Friends
The Importance of Friends in Grief
The most important thing for a friend to do is to be near.
Posted January 28, 2014
In memory the links to the past are forged. Out of the sadness of death and the ache of love can come a new strength and capacity to go on.
The person we lose in death is not obliterated if we affirm life and deny despair. Memory is part of the healing process that brings together life and death as a mark of gratitude and an expression of love. Through the actions of the survivors the dead do live on.
Because we loved we feel the sorrow of death. And because love is not contained by the boundaries of our physical bodies it returns to us.
Until we are ready to embrace life again, as healing takes its erratic and eccentric course, all we can ask is for others to be near. As Alfred Lord Tennyson wrote, "Be near me when my light is low/ when the blood creeps, and the nerves prick/ and tingle, and the heart is sick,/ and all the wheels of being slow."
So too Archibald MacLeish has written, "Then blow on the coal of the heart,/ It's all the light now."

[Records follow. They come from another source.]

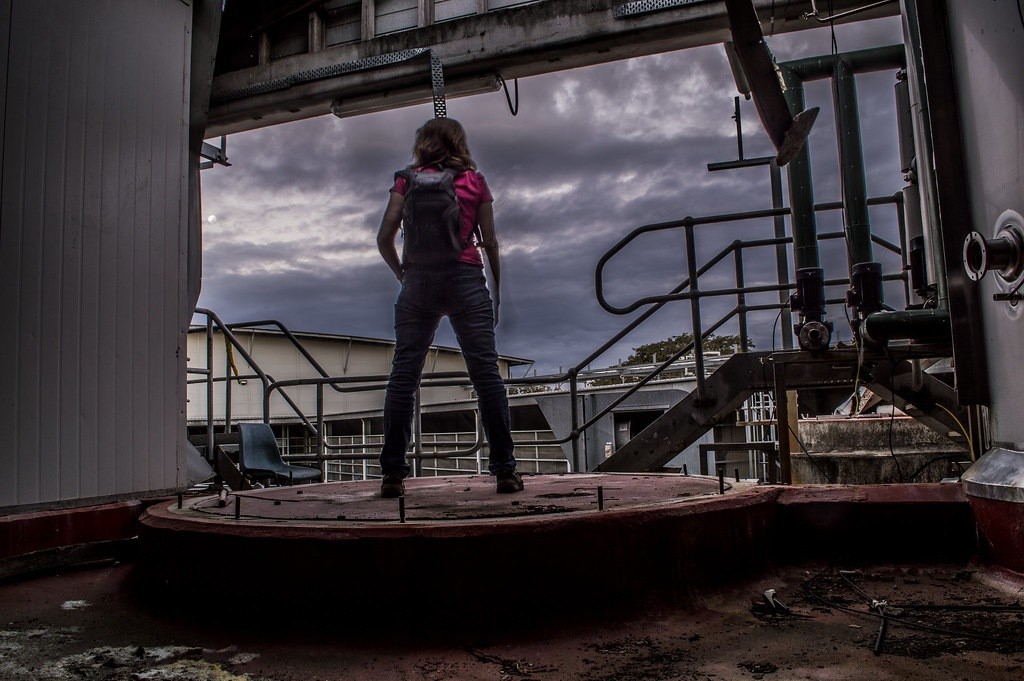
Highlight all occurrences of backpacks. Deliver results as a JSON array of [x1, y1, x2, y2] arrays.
[[394, 164, 484, 267]]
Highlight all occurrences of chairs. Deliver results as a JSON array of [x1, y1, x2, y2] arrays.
[[237, 422, 322, 491]]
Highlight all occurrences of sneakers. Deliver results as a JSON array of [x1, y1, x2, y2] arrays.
[[496, 468, 524, 493], [381, 472, 405, 498]]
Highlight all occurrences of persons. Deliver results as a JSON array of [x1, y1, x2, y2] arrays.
[[374, 118, 525, 499]]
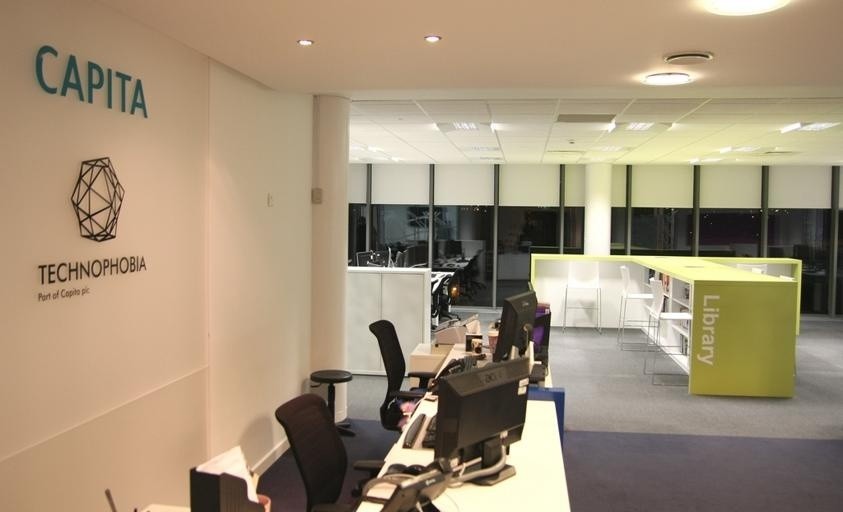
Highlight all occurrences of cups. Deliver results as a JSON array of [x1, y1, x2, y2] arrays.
[[470, 339, 483, 355], [488, 331, 499, 352]]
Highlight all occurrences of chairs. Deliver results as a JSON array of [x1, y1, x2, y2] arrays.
[[369, 319, 435, 432], [562, 261, 603, 335], [617, 266, 658, 351], [439, 268, 462, 320], [274, 393, 384, 512], [643, 280, 691, 386], [460, 249, 486, 301]]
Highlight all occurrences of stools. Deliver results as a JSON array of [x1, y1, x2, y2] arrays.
[[310, 369, 355, 438]]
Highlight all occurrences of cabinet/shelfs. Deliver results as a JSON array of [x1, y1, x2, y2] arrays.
[[530, 254, 802, 398], [344, 267, 431, 377]]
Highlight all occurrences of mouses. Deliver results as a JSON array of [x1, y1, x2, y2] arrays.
[[402, 464, 426, 475]]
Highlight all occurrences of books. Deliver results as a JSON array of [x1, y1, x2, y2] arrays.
[[648, 269, 690, 355]]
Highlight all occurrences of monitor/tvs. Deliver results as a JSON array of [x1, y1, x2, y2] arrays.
[[493, 291, 538, 361], [355, 239, 462, 266], [379, 464, 458, 512], [433, 356, 531, 487]]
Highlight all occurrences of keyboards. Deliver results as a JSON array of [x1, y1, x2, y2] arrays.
[[462, 355, 477, 373], [422, 411, 438, 447]]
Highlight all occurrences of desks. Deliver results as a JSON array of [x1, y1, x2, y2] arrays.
[[431, 271, 456, 294], [432, 343, 553, 388], [354, 391, 572, 512], [432, 257, 473, 270], [431, 272, 453, 318]]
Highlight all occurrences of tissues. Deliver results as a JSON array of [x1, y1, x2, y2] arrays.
[[466, 320, 483, 352]]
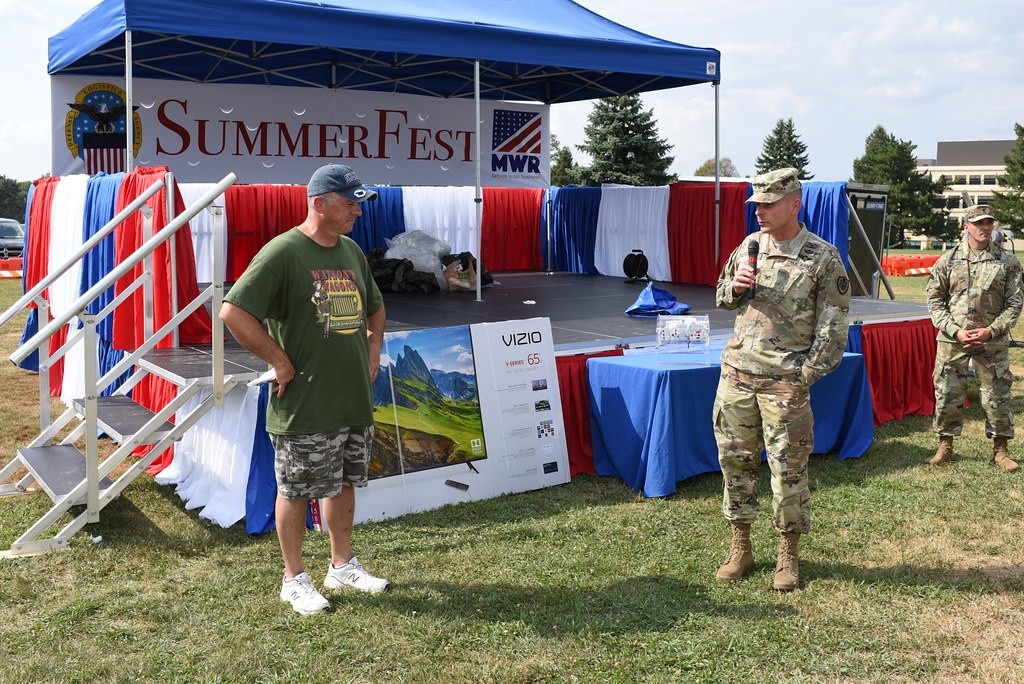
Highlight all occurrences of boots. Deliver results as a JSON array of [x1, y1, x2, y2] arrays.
[[923, 436, 953, 465], [716, 521, 753, 580], [773, 532, 800, 590], [993, 438, 1018, 472]]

What we ask of friends in bereavement is warmth. We need friends when we think that all we have is ash. Friends can help us to know that it is not ashes that remain but embers that can billow into flame once more.
Friends are essential in our grief for death makes us feel alone and exposed. "Feeling vulnerable without one's lifelong companion," writes the late Ies Spetter, family therapist and Ethical Culture Leader, "easily raises doubts as to whether one can ever again be intimate with another person."
In friendship we maintain a closeness to others that shows us, without words, that loneliness can be a temporary state. Embers can become flames once more.